* [TASKS TO PERFORM]
1. Translate this sentence from the article on data structures for context-free grammars into Spanish: "A proper grammar is defined as a tuple of sets, mainly the set of Terminal symbols, the set of Non-Terminal symbols, and the set of productions for deriving the language specified by the grammar."
2. Pick up the article on data structures for context-free grammars from its last sentence and keep writing.

* [EXCERPT PROVIDED]
Data Structures For Representing Context Free Grammar
A proper grammar is defined as a tuple of sets, mainly the set of Terminal symbols, the set of Non-Terminal symbols, and the set of productions for deriving the language specified by the grammar. In addition, there are functions/sets derived from the grammar which is needed for generating recognizers/parsers for said grammar. Depending on what type/what it is you want to do with your grammar, you may also want to derive the "First" Set, the "Follow" set as these are needed for creating both LL and LR based parsers.
struct Grammar {
set<Symbol> terminals;
set<Symbol> nonterminals;
map<Symbol, ProductionSet> productions;
map<Symbol, set<Symbol>> firsts;
map<Symbol, set<Symbol>> follow;
map<ParseState, SymbolString> predict;
Grammar() {
}
bool isNonTerminal(Symbol s) {
return nonterminals.find(s) != nonterminals.end();
}
bool isTerminal(Symbol s) {
return terminals.find(s) != terminals.end();
}
bool isNullable(Symbol nt) {
for (auto prod : productions[nt]) {
if (prod.rhs[0] == EPS)
return true;
}
return false;
}
};
Todays post is inspired by the development of mgcpgen, a parser generator designed to work with mgclex, my lexer generator. In it I'm going to discuss some the data structures used by mgcpgen in order to go from an LL(1) grammar specification, to a working parser outputing abstract syntax trees. Lets do it.

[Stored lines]
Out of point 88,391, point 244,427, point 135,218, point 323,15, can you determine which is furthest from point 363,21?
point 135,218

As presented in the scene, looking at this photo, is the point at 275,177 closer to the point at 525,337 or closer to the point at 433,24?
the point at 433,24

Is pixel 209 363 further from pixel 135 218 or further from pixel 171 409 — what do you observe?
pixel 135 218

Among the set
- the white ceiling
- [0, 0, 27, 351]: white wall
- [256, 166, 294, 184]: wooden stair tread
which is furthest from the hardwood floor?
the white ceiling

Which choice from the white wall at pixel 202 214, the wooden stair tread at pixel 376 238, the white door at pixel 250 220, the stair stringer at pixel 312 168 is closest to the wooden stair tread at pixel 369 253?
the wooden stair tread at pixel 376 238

* [REPLIES]
1. Una gramática adecuada se define como una tupla de conjuntos, principalmente el conjunto de símbolos terminales, el conjunto de símbolos no terminales y el conjunto de producciones para derivar el lenguaje especificado por la gramática.

2.
Symbolic Computation Requires Symbols
Not to state the obvious, but to perform symbolic computation, we will in fact need a way to represent those symbols. Common choices include enumerated types, integers, characters, and of course - strings. Using a typedef allows us to easily change our representation should we decide to switch.
using Symbol = string;
Representing Strings of Symbols
Just as character strings ase comprised of lists of characters, so SymbolStrings are made up of lists of symbols. SymbolStrings contain the terminal and non terminal symbols which make up a multi-symbol production.
struct SymbolString : vector<Symbol> {
SymbolString(vector<Symbol> ss) {
for (auto m : ss) {
this->push_back(m);
}
}
SymbolString() {
}
SymbolString(const SymbolString& ss) {
for (auto m : ss) {
this->push_back(m);
}
}
SymbolString subString(int startIndex) {
SymbolString result;
for (int i = startIndex; i < this->size(); i++)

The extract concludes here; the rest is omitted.